──────── Passage to read ────────

Earlier this month, a 9-year-old was shot and killed in South Side Chicago. And around this time last year, a Hill District family was burying a son who was shot and killed on his way to school.
Unfortunately, tragedies like these are common for some communities in cities like Chicago and Pittsburgh. They tear families apart, devastate neighborhoods and weigh heavily on the backs of students in urban schools.
Events like these also impact teachers teaching in these communities, many of whom have had little exposure to the kind of violence their students experience every day.
“[Our students’] schools, their communities are impacted by the loss of life,” says Kay Fujiyoshi, an instructor and adviser with the University of Chicago’s Urban Teacher Education Program. “As teachers in this day and age, you don’t fully understand what life is like in the city unless you’re willing to live there and think about what it means to be a community.”

──────── Information shown ────────

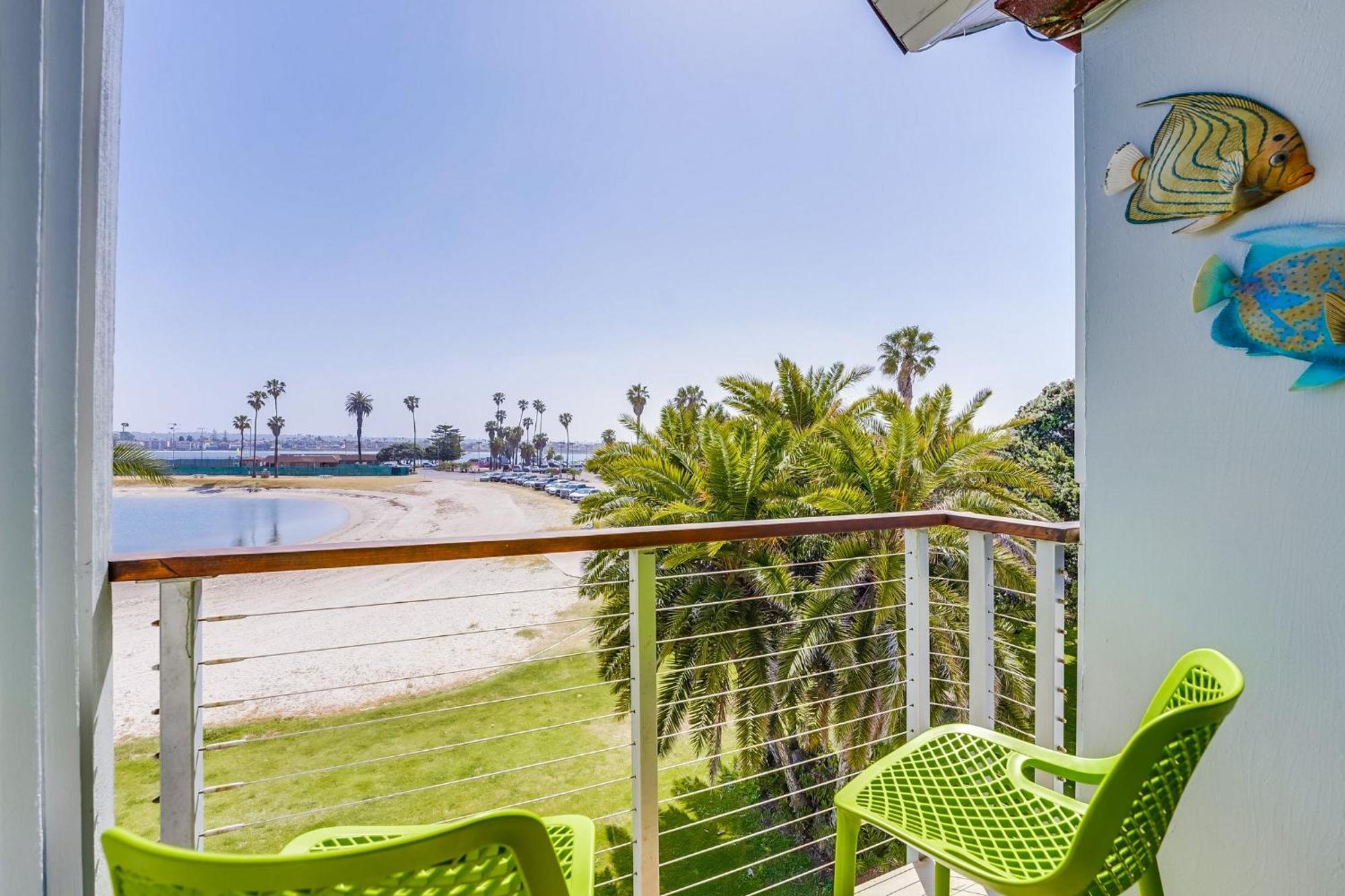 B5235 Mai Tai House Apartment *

────────
──────── Information shown ────────

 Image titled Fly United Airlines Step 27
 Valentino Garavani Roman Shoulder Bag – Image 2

────────
──────── Information shown ────────

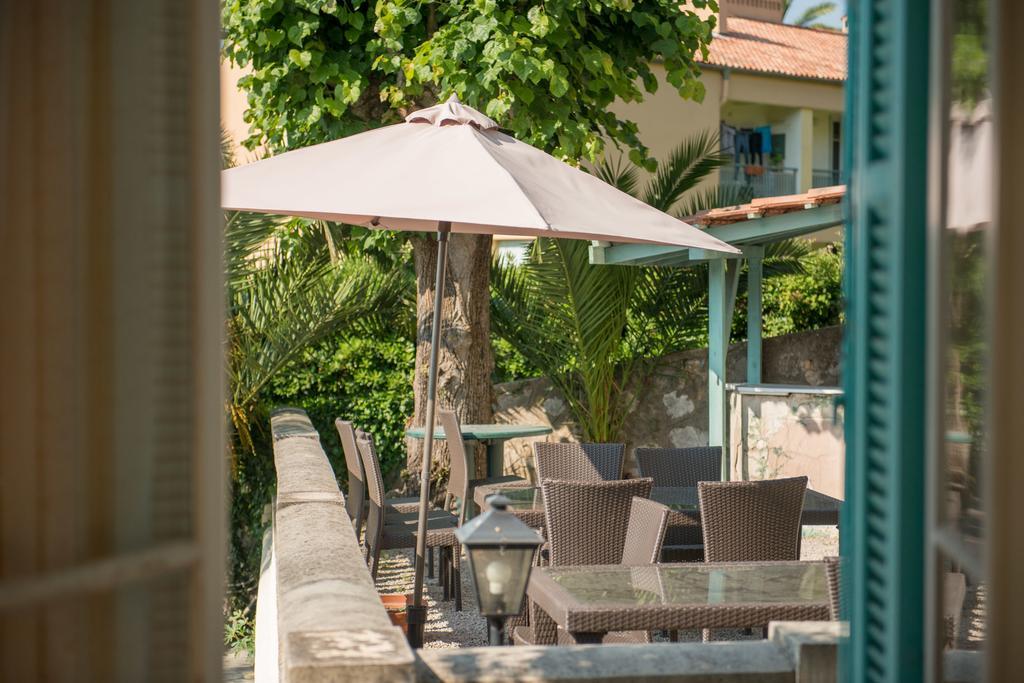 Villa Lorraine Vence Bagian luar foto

────────

→ Description of the task: Reproduce verbatim the portion of the passage on violence in Chicago and Pittsburgh communities from "Earlier this month, a" to "way to school.".

→ Answer to this exercise:
Earlier this month, a 9-year-old was shot and killed in South Side Chicago. And around this time last year, a Hill District family was burying a son who was shot and killed on his way to school.